**STATED GOAL**
Could you print, unchanged, the lines from the one containing "As this image" through the end of the records, both ends included, while leaving the pictures out?

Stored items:
──────────
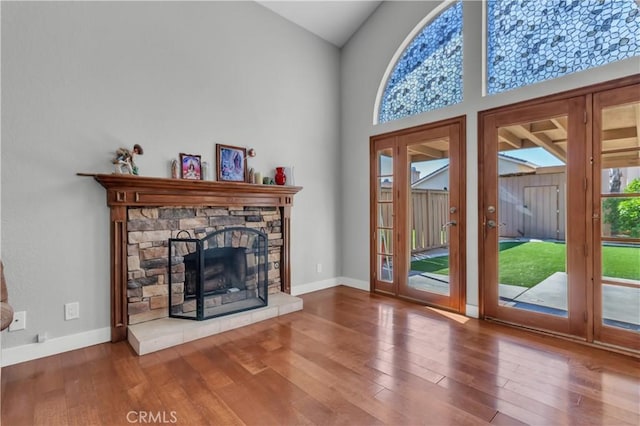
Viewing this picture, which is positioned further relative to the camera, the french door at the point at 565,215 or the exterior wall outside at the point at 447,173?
the exterior wall outside at the point at 447,173

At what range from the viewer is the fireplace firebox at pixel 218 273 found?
288 cm

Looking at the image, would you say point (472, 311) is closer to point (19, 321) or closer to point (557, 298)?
point (557, 298)

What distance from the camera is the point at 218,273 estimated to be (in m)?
3.28

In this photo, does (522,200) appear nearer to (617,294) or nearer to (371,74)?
(617,294)

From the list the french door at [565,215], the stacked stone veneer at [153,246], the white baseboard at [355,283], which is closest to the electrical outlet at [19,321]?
the stacked stone veneer at [153,246]

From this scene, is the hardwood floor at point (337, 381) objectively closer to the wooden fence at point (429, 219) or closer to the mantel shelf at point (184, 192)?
the wooden fence at point (429, 219)

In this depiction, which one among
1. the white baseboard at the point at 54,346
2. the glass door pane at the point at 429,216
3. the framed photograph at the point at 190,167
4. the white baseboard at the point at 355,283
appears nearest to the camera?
the white baseboard at the point at 54,346

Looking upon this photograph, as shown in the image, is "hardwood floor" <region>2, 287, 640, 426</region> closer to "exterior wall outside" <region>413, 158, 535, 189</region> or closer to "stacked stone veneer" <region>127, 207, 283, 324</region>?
"stacked stone veneer" <region>127, 207, 283, 324</region>

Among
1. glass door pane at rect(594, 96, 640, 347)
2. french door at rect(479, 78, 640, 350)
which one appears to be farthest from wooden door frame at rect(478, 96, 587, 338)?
glass door pane at rect(594, 96, 640, 347)

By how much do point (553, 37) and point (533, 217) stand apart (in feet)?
5.35

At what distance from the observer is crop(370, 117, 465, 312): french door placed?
3.34 meters

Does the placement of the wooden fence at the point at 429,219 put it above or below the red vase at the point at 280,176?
below

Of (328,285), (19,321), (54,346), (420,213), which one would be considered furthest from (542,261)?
(19,321)

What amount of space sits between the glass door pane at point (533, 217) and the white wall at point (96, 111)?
2.61m
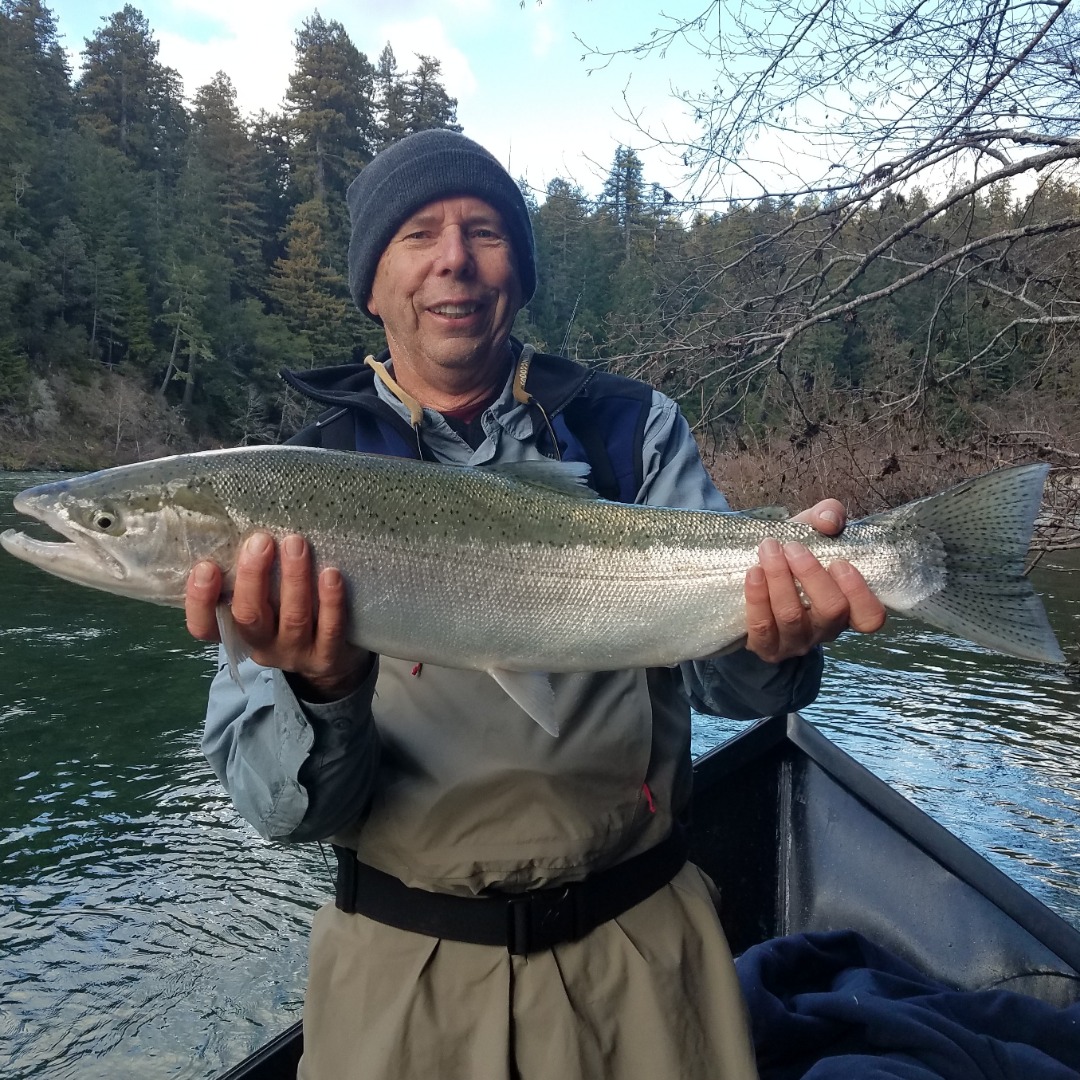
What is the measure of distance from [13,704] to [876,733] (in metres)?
9.02

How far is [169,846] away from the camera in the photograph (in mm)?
6684

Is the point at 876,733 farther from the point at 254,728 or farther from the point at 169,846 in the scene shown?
the point at 254,728

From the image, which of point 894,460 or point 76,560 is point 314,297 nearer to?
point 894,460

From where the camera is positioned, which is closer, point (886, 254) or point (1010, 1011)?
point (1010, 1011)

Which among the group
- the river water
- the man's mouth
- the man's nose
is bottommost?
the river water

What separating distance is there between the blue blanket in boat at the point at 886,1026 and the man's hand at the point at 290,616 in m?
2.22

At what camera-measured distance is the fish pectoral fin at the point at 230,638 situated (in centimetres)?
218

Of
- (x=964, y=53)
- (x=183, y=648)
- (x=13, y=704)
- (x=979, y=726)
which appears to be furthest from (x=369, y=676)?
(x=183, y=648)

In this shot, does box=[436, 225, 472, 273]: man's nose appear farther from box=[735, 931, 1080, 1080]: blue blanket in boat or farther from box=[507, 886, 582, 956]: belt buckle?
box=[735, 931, 1080, 1080]: blue blanket in boat

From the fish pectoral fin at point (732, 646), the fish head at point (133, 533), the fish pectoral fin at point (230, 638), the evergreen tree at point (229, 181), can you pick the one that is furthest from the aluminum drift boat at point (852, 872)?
the evergreen tree at point (229, 181)

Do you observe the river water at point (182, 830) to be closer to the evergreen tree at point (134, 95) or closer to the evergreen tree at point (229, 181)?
the evergreen tree at point (229, 181)

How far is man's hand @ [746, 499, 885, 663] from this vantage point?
92.6 inches

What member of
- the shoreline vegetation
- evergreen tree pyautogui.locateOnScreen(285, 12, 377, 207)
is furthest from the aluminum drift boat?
evergreen tree pyautogui.locateOnScreen(285, 12, 377, 207)

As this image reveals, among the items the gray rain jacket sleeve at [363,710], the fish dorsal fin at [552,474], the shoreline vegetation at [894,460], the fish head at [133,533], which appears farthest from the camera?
the shoreline vegetation at [894,460]
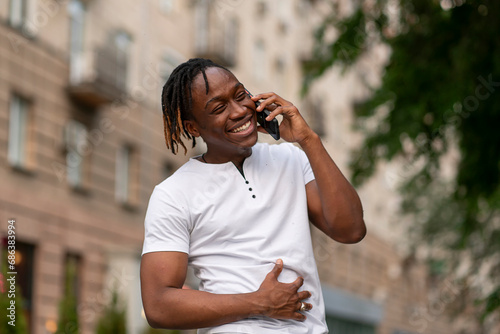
──────────
**ANSWER TO THIS PROBLEM**
As this image reveals, among the items the gray rain jacket sleeve at [363,710], the fish dorsal fin at [552,474], the shoreline vegetation at [894,460], the fish head at [133,533], which appears farthest from the camera?
the shoreline vegetation at [894,460]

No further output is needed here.